Die Kommunalverfassung des platten Landes konnte Stein noch nicht reformieren; die Dörfer blieben unter gutsherrlicher Aufsicht, da die aristokratische Opposition noch zu stark war. Erfolglos blieb er mit seiner Idee einer ständischen Mitwirkung und nationalen Repräsentation auf der Provinzial- und Gesamtstaatsebene. Erstere kam erst in den 1820er Jahren, letztere 1848 zustande.

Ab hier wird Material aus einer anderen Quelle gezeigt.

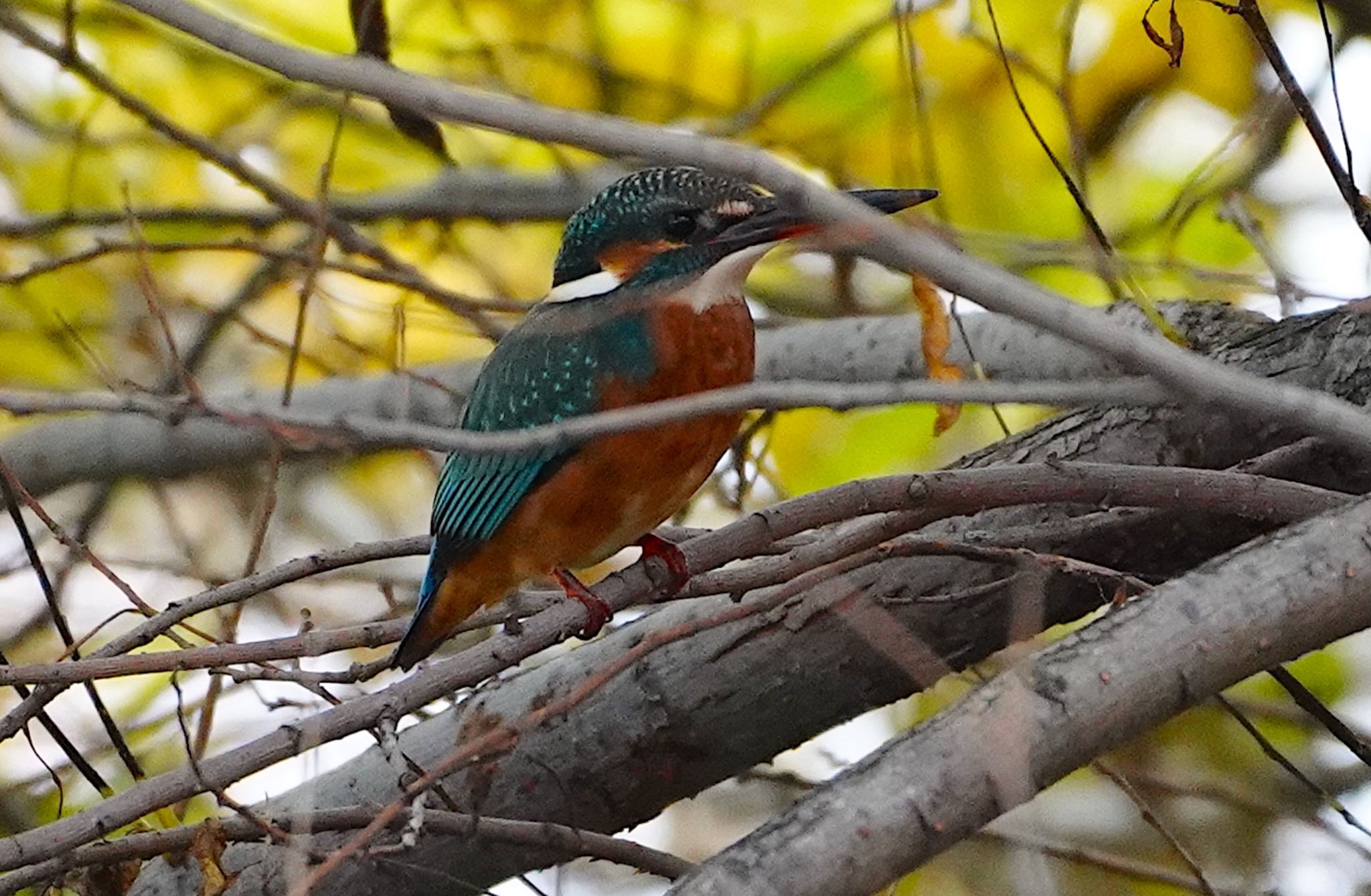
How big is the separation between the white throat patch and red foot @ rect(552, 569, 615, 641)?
0.44 m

Der Text der Städteordnung von 1808 atmet in der Selbstlegitimation und in der Bürgerrechtsdefinition den Geist Steins. Die Präambel kritisiert den derzeitigen Zerfall der Bürgerschaft in Interessengruppen, in "Klassen und Zünfte". Ganz im Sinne der Nassauer Denkschrift ist die Rede von einem "dringend sich äußernden Bedürfnis einer wirksameren Teilnahme der Bürgerschaft an der Verwaltung des Gemeinwesens". Das Ziel der Städteordnung ist die Stärkung der Autonomie und die Bildung eines effektiven Repräsentativorgans, das Einfluss auf die Verwaltung besitzt und aufgrund seiner Kompetenzen einen Gemeinsinn entwickelt.

Die von Stein gegenüber Frey angemahnte großzügige Vergabe des Bürgerrechts findet sich in der Städteordnung wieder. Es heißt in ihr (§ 17), das Bürgerrecht dürfe keinem versagt werden, der sich in der Stadt niedergelassen habe und einen unbescholtenen Lebenswandel führe. Eine Unterscheidung zwischen Groß- und Kleinbürgern oder ähnliche gesellschaftliche Differenzierungen sollte es nicht bzw. nicht mehr geben (§ 16). Stand, Geburt, Religion und persönliche Verhältnisse durften, wenn jemand das Bürgerrecht beantragte, keine Rolle spielen. Allerdings war ein unbescholtener Ruf eine conditio sine qua non, und der frühere Lebenswandel musste bei einem Neuankömmling durch Rückfrage bei der zuvor zuständigen Ortsbehörde überprüft werden. Ein verurteilter Verbrecher konnte ab einer Zuchthausstrafe von drei Jahren das Bürgerrecht nicht erwerben bzw. er verlor dieses. Aus dem Besitz des Bürgerrechts leitete sich die Befugnis ab, ein städtisches Gewerbe zu betreiben und Grundstücke auf städtischem Boden zu erwerben.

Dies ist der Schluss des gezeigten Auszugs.